The circular flow model is a model that depicts how goods and services flow in exchange for money.
Detailed Explanation:
Economists use the circular flow model to show the interdependent relationships between households, producers (businesses), and government. This diagram depicts how goods and services flow in exchange for money. The two significant actors in the circular flow model are households and businesses. They trade with each other in two markets—the factor market and the goods and services market. In the factor market, businesses purchase the items needed to produce goods or services, including entrepreneurs, land, natural resources, labor, and capital. The goods and services market is anywhere businesses sell goods and services to the final consumer. Figure 1 illustrates how households and businesses interact in the goods and services and factor markets in exchange for money.

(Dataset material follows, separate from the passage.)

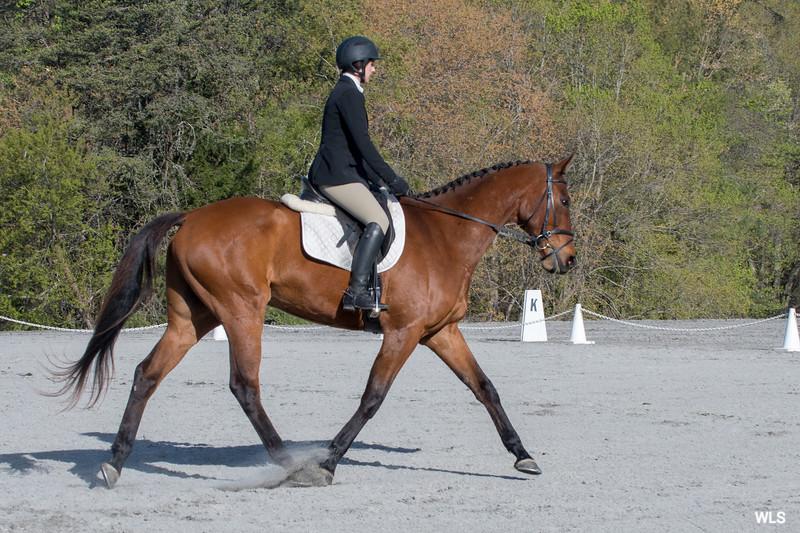 DRHC PC Horse Trials 4--1395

The circular flow model illustrates how, in an economy, income must equal production. In other words, one person’s expenditure is another entity’s income. For example, Ben is a mechanic who sells his services to Sandra. Sandra’s expenditure is Ben’s income. Ben uses some of Sandra’s payment to pay George, whose wages are income to George but an expenditure for Ben. Additionally, Ben purchases parts from a local auto parts store. His purchase is an expense to Ben, but it is also an income for the auto parts store. Fortunately, some of Sandra’s payment remains as income for Ben.
A simple model excludes the government, but when the government is added, the flows are altered while income still equals expenditures. Like the private sector, the government goes to the factor market to hire workers. It hires companies through the goods and services market, just like households. Like businesses, the government provides (sells) goods and services to businesses and households in return for money (taxes).